- 다음 과제 수행
1. 인프라 모니터링 에이전트 코드에서 "5분마다 실행되어:"로 시작하는 단락을 주요 사실은 살리고 더 짧게 고쳐 쓰세요.
2. 인프라 모니터링 에이전트 코드를 보고 아래 질문에 답하세요.
(a) 상태 비교에서 디바운스 기준은 몇 회 연속인가요?
(b) load_dotenv는 어느 경로의 .env 파일을 불러오나요?
(c) "asyncssh" 로거의 로그 수준은 무엇으로 설정되나요?
3. 인프라 모니터링 에이전트 코드의 마지막 줄 다음부터 코드를 이어 나가세요.

- 문서 발췌
▬▬▬

"""Infra Monitoring Agent — rule-first, Gemma 2nd, alert-on-change.

5분마다 실행되어:
1. core/ 함수로 상태 수집
2. Rule 기반 1차 판정 → stable issue key 생성
3. 상태 파일과 비교 (debounce: 2회 연속 기준)
4. 새 이슈 → Gemma 설명 + 시놀로지 Chat 알림
5. 복구 → 복구 알림
6. 동일 이슈 지속 → 무음
"""

from __future__ import annotations

import asyncio
import json
import logging
import os
import tempfile
from datetime import datetime, timezone
from pathlib import Path

import httpx
from dotenv import load_dotenv

from infra.core.docker import docker_status
from infra.core.health import service_health
from infra.core.system import disk_usage
from infra.core.network import tailscale_status

load_dotenv(Path(__file__).parent / ".env")

logging.basicConfig(
    level=logging.INFO,
    format="%(asctime)s [%(levelname)s] %(message)s",
    datefmt="%Y-%m-%d %H:%M:%S",
)
logging.getLogger("asyncssh").setLevel(logging.WARNING)
log = logging.getLogger("infra-agent")

▬▬▬

- 입력 자료
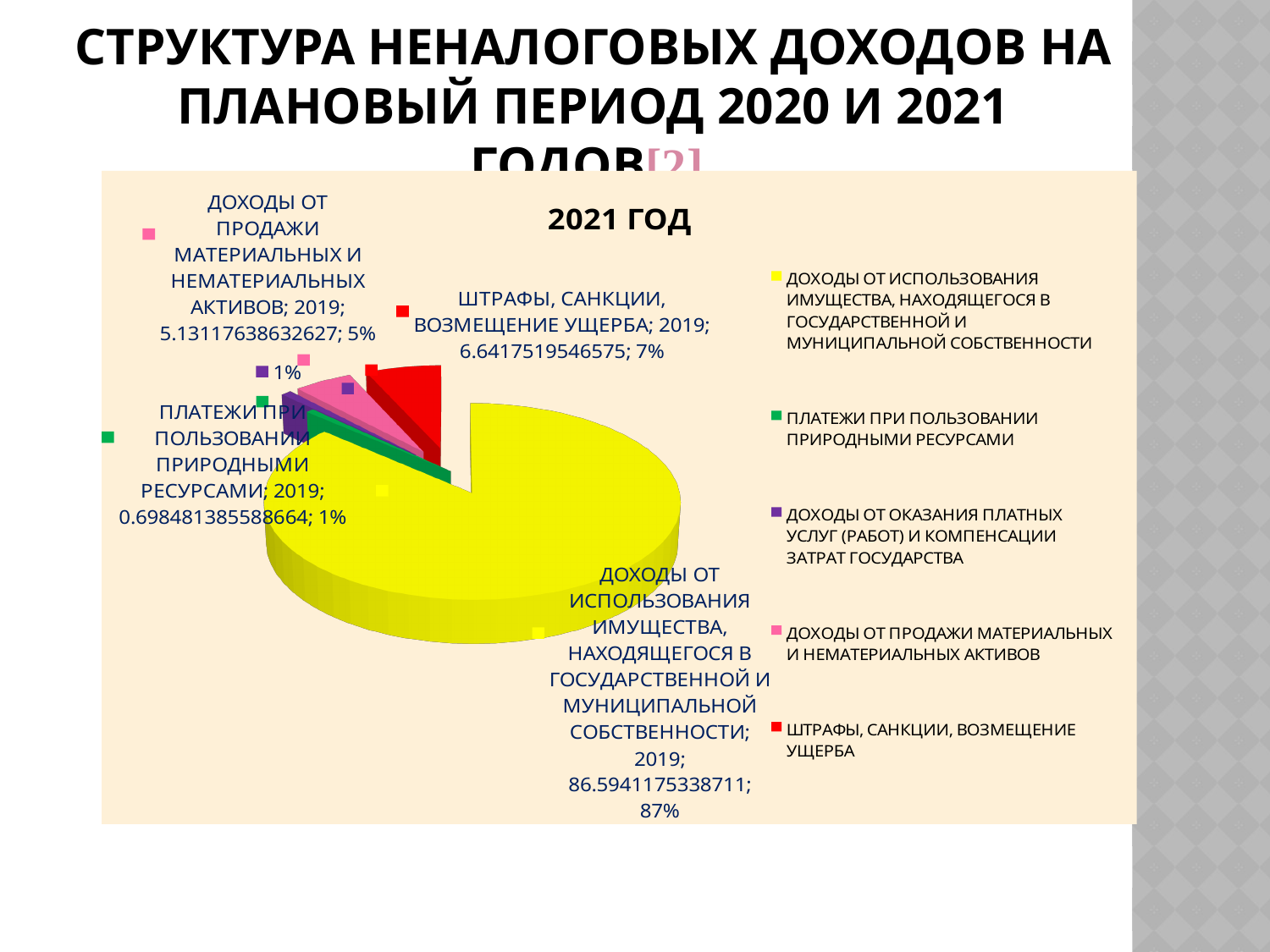
What share of the pie does ПЛАТЕЖИ ПРИ ПОЛЬЗОВАНИИ ПРИРОДНЫМИ РЕСУРСАМИ have? 1% What value is printed in the data label for ДОХОДЫ ОТ ПРОДАЖИ МАТЕРИАЛЬНЫХ И НЕМАТЕРИАЛЬНЫХ АКТИВОВ? 5.13117638632627 What kind of chart is shown on the slide? pie chart What is the title of the chart? 2021 ГОД Which slice is larger: ШТРАФЫ, САНКЦИИ, ВОЗМЕЩЕНИЕ УЩЕРБА or ДОХОДЫ ОТ ПРОДАЖИ МАТЕРИАЛЬНЫХ И НЕМАТЕРИАЛЬНЫХ АКТИВОВ? ШТРАФЫ, САНКЦИИ, ВОЗМЕЩЕНИЕ УЩЕРБА What share of the pie does ДОХОДЫ ОТ ИСПОЛЬЗОВАНИЯ ИМУЩЕСТВА, НАХОДЯЩЕГОСЯ В ГОСУДАРСТВЕННОЙ И МУНИЦИПАЛЬНОЙ СОБСТВЕННОСТИ have? 87% What value is printed in the data label for ШТРАФЫ, САНКЦИИ, ВОЗМЕЩЕНИЕ УЩЕРБА? 6.6417519546575 What share of the pie does ДОХОДЫ ОТ ПРОДАЖИ МАТЕРИАЛЬНЫХ И НЕМАТЕРИАЛЬНЫХ АКТИВОВ have? 5% How many slices does the pie chart have? 5 Which category has the largest slice of the pie? ДОХОДЫ ОТ ИСПОЛЬЗОВАНИЯ ИМУЩЕСТВА, НАХОДЯЩЕГОСЯ В ГОСУДАРСТВЕННОЙ И МУНИЦИПАЛЬНОЙ СОБСТВЕННОСТИ By how many percentage points does the share of ДОХОДЫ ОТ ИСПОЛЬЗОВАНИЯ ИМУЩЕСТВА exceed the share of ШТРАФЫ, САНКЦИИ, ВОЗМЕЩЕНИЕ УЩЕРБА? 80%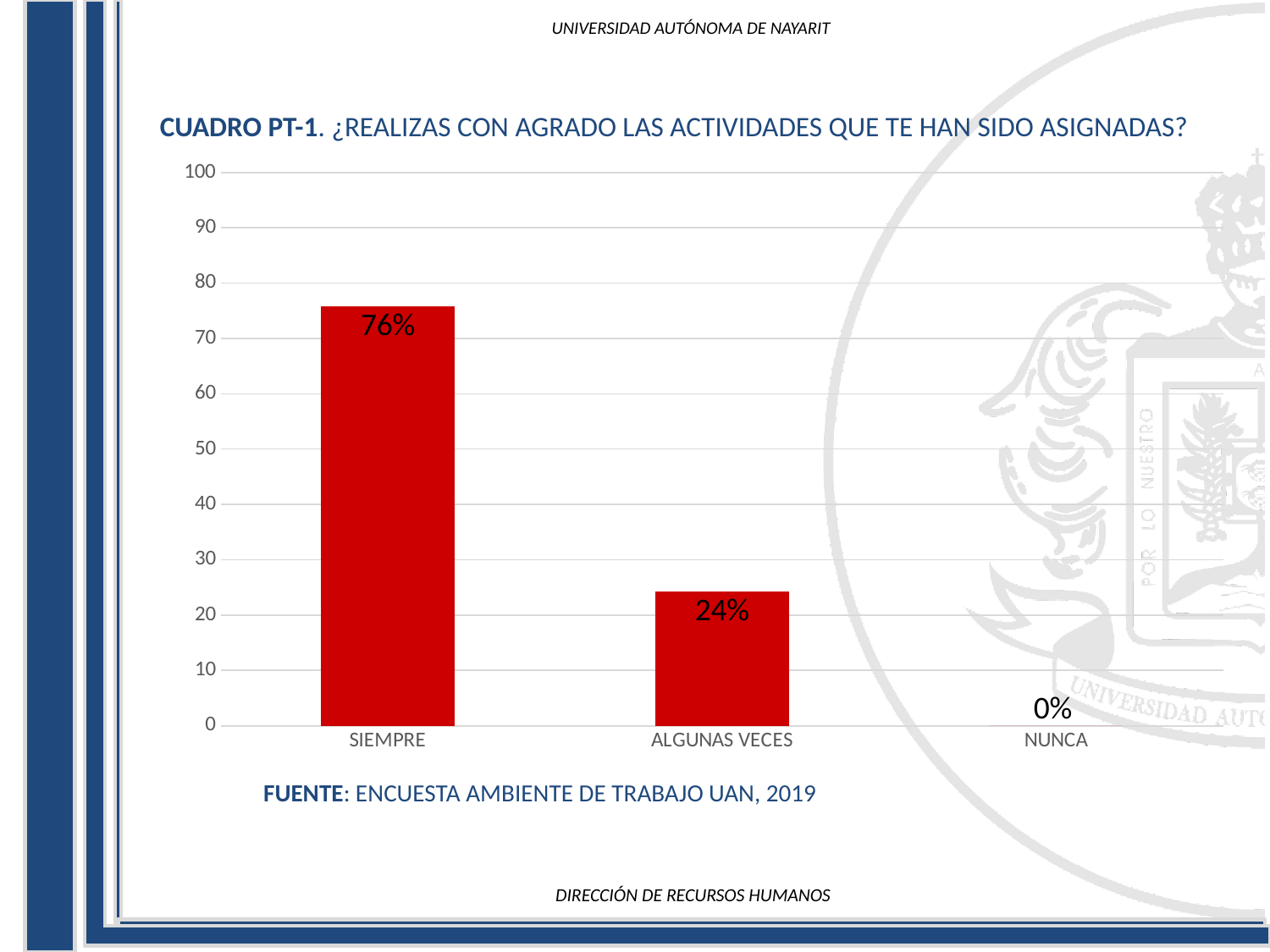
What is the difference between the values for SIEMPRE and ALGUNAS VECES? 52% Do the values rise or fall from left to right along the x axis? fall Which category has the lowest value? NUNCA How many categories are shown on the x axis? 3 What kind of chart is shown on the slide? bar chart Is the value for SIEMPRE greater or less than 70? greater Which category has the highest value? SIEMPRE Which is larger, the value for ALGUNAS VECES or the value for NUNCA? ALGUNAS VECES What source is cited below the chart? ENCUESTA AMBIENTE DE TRABAJO UAN, 2019 What is the value for ALGUNAS VECES? 24% What is the value for NUNCA? 0% What is the value for SIEMPRE? 76%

▬▬▬

- 과제 답변
1. 5분마다 core/ 함수로 상태를 수집하고 규칙으로 1차 판정해 고정 이슈 키를 만든 뒤, 상태 파일과 비교합니다(디바운스는 2회 연속 기준). 새 이슈가 생기면 Gemma 설명과 함께 시놀로지 Chat으로 알림을 보냅니다. 복구되면 복구 알림을 보내고, 같은 이슈가 계속되면 알리지 않습니다.

2.
(a) 2회 연속입니다.
(b) 이 스크립트 파일(__file__)이 있는 디렉터리의 .env 파일입니다.
(c) WARNING입니다.

3.
# --- Config ---

SYNOLOGY_WEBHOOK_URL = os.getenv("SYNOLOGY_INCOMING_URL", "")
DISK_WARN_PCT = 85

# Only server-grade hosts (MacBook Pro excluded — sleep is normal)
EXPECTED_TAILSCALE_HOSTS = {"sub-server", "hyungi-macmini"}

IGNORED_CONTAINERS = {
    "hyungi_document_server-ai-gateway-1",
    "hyungi_document_server-ollama-1",
}

HEALTH_SERVICES = ["document-server", "mlx", "ollama-gpu"]

GEMMA_URL = "http://localhost:8801/v1/chat/completions"
GEMMA_MODEL = "mlx-community/gemma-4-26b-a4b-it-8bit"
GEMMA_TIMEOUT = 30

# Debounce: consecutive cycles before alert/recovery
ALERT_THRESHOLD = 2    # 2 consecutive failures → alert
RECOVERY_THRESHOLD = 2  # 2 consecutive successes → recovery

# State file (persistent across reboots)
STATE_DIR = Path.home() / "Library" / "Application Support" / "infra-agent"
STATE_FILE = STATE_DIR / "state.json"


# --- State Management ---

def _load_state() -> dict:
    """Load state file. Returns empty state on failure (graceful fallback)."""
    try:
        if STATE_FILE.exists():
            data = json.loads(STATE_FILE.read_text())
            if isinstance(data, dict) and "issues" in data:
                return data
    except (json.JSONDecodeError, OSError) as e:
        log.warning("State file 손상 — 초기화: %s", e)
    return {"issues": {}}


def _save_state(state: dict) -> None:
    """Save state file atomically (write tmp + rename)."""
    STATE_DIR.mkdir(parents=True, exist_ok=True)
    tmp = STATE_FILE.with_suffix(".tmp")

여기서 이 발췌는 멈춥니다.